Dans un premier temps, la multitude des régimes juridiques spéciaux de propriété, caractéristiques du sol soviétique, persiste pendant la transition. Elle constitue un frein à l'investissement national et une entrave à l'implantation étrangère. Toutefois, les formes d'affectation de la terre évoluent. Toute la législation et la jurisprudence relatives à la terre et la mise en œuvre de la réforme agraire témoignent des tendances tantôt libérales, tantôt conservatrices, qui prédominent, au gré des alliances politiques au cœur de la Douma. D'une part, la mise en place d'un moratoire sur la vente des terres et la valorisation du système du bail de la terre ont constitué une solution de compromis par rapport au système soviétique. La réorganisation juridique des fermes étatiques et collectives a mené, de fait, à une décollectivisation très formelle. D'autre part, la promotion des fermes individuelles paysannes, apparue dès la Perestrojka, constitue un projet presque utopique. Enfin, l'expansion du mouvement des lopins paysans et familiaux réalise une remarquable synthèse entre ces tendances opposées, tout en perpétuant la tradition juridique nationale du pays.

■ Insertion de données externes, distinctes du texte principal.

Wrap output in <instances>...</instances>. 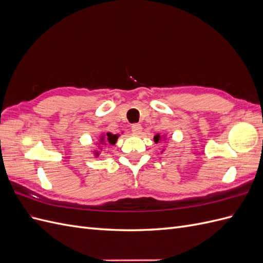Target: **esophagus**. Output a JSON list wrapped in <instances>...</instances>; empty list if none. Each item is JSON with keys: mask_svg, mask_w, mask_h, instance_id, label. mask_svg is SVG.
Listing matches in <instances>:
<instances>
[{"mask_svg": "<svg viewBox=\"0 0 263 263\" xmlns=\"http://www.w3.org/2000/svg\"><path fill=\"white\" fill-rule=\"evenodd\" d=\"M141 129H142V127L140 124H133L132 125V132L134 134H140Z\"/></svg>", "mask_w": 263, "mask_h": 263, "instance_id": "34e87169", "label": "esophagus"}]
</instances>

L'accès à la propriété privée pleine et entière de la terre constitue l'une des réalités tangibles de la transition, même si le secteur privé foncier reste très restreint pendant la première décennie. Seul le Code foncier de 2001, suivi de la loi de privatisation des terres agricoles de 2002, libéralise et harmonise véritablement le régime juridique foncier de la Russie post-soviétique. Jusqu'à l'adoption de ces nouveaux textes législatifs, le domaine de la propriété privée de la terre se cantonne aux exploitations paysannes, aux petites entreprises agricoles familiales, aux lopins individuels et aux jardins collectifs. [8] Si les lopins familiaux constituent un legs fondamental de la propriété foncière soviétique, la création d'exploitations privées est en revanche propre à la transition. L'abolition de l'interdiction de fonder une ferme privée est apparue dès la fin de la Perestrojka. Le recours au secteur privé s'est d'emblée imposé comme remède aux dysfonctionnements de l'agriculture collectivisée. De plus, il symbolise véritablement la rupture avec le mode de détention et d'exploitation des terres et de la production agraire soviétique. Dans tout l'ancien bloc soviétique, la création d'exploitations privées accompagne le mouvement de réorganisation des fermes d'Etat.

En réalité, une distinction fondamentale s'impose au sein de l'appropriation privée de la terre : les fermes paysannes, peu nombreuses, n'ont pas été en mesure d'assurer une production agricole importante. Seuls, les lopins ruraux et urbains assurent une part déterminante dans la production agricole nationale.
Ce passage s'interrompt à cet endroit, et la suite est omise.